2\. If you were popular in college (if you were), it is going to be different
in the outside world. You are just a number and no one gives a shit until you
become someone worth noticing. So keep expectations low.

2\. What you did in Computer Science at school/college is going to be way
different in the corporate world once you get a job. It will be a lot more
than just programming or theory.

3\. You will have to deal with things called "people", "co-workers", "users"
which come in many different forms. Some will be nice to you, some will be
mean to you and some just won't care less. Don't take it personally. It is all
professional. You will probably not make as good friends as college/school
anymore but be nice and friendly as much as you can.

3.1. If you have a problem with someone (at work), go talk to them in person.
Not on phone, not over email.

3.2. Use email at work with caution. If an issue needs to be discussed and a
resolution is pending, do not use email to resolve. talk in person. If in
person is not possible, then phone is the next option. Use email to
communicate decisions or things that don't need resolution.

4\. Always look for mentors or people you can look up to or learn from. This
really matters and will help you in the long run. Learn from the best if you
can. Watch their body language, how they communicate and what works. Don't
wait for someone to come and teach you things or change your world. Ain't
happening. _You_ need to take the initiative.

4.1. Technical skills are good but always look to work on communication
skills, negotiation skills and ability to influence others in a positive way.

5\. Never take a job/company too seriously. There is no such thing as loyalty.
If a company doesn't need u, they will kick you out. Period. So you need to be
the same. Always look for your best interests. Having said that, give your
best/100% when at a company. Don't slack off. People always know and notice.
They may not say on your face but you will be respected.

6\. If you think you know too much and the other guy is stupid, think again.
The more experience you get, the more you will realize how less you know.
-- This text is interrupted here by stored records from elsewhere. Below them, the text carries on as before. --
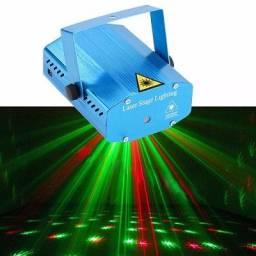 Mini Laser Canhão Luz Led Projetor Holográfico Balada Festa - 7648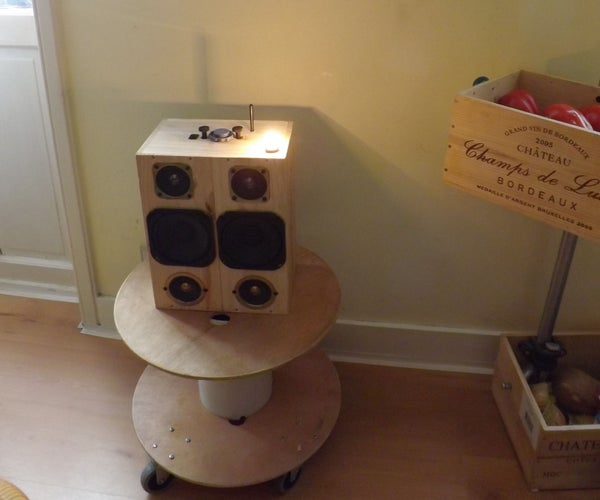 Build Your AIO Wireless WineBox Sound System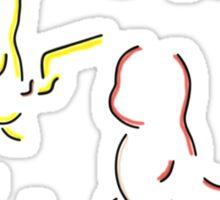 Kanto Starter Pokemons Sticker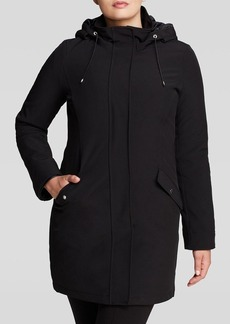 Calvin Klein Coat - A-line Soft Shell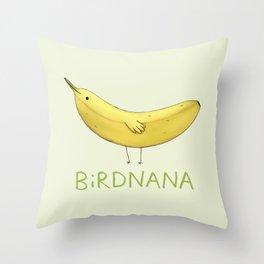 Birdnana Throw Pillow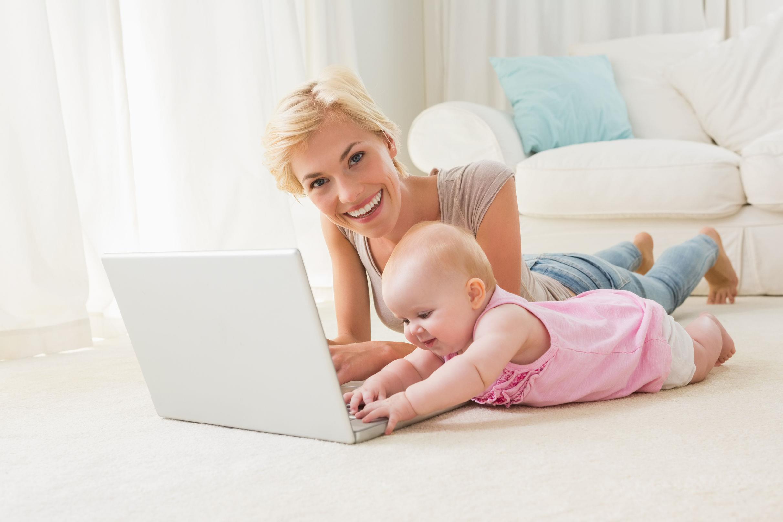 Мамины сокровища, или как хобби превратить в бизнес и зарабатывать 1850$ в год. реальный опыт мамочки в декрете (с цифрами и фото)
Keep
yourself grounded.

7\. Be positive and optimistic. Associate with people who are better than you
and whom you want to be like. Don't be friends with naysayers. It really
matters.

------
karterk
A few things I learned along the way:

* If you end up as a software engineer, building good software has a lot of things that fall outside core computer science concepts. Read up about unit testing, continuos integration and continuous delivery.

* Build, build and build. No amount of reading will help you tackle some of the issues that real-world data will throw at you. An active Github account also serves as a validation that you are actually capable of "shipping things".

* Breadth is important, but continue to focus on becoming great at atleast one thing.

* Learn a few languages. Pick one or two which are statically typed (Scala, Haskell), one or two that are dynamically typed (Python, Ruby). I also highly recommend Erlang which was a revelation for me.

* Master Git (or Mercurial, if that's your thing).

* Choose to work in companies where you feel you will be surrounded by people smarter than you. This is possible even outside the Googles and Facebooks of the world.

* Don't get overly attached to your tools. Languages, frameworks and editors are a means to an end. Be open to new ideas and better way of doing things. There is an initial learning curve before you start becoming truly productive in anything and so be mindful of that before you dismiss something.

* Lastly, don't get burned out.

------
Donito
Don't be scared to ask questions. You will [most likely] be interacting with a
lot of very smart people with years of valuable experience. Don't be scared to
ask question and learn from them.

------
waqasaday
Read this: [http://www.jamesaltucher.com/2011/07/life-tastes-best-
when-y...](http://www.jamesaltucher.com/2011/07/life-tastes-best-when-you-eat-
what-you-kill/)

------
orangethirty
Learn form engineers/scientists in other industries. When I started to learn
how bridges were built my understanding of software became better.

------
tectonic
Always keep learning and doing and you'll be fine.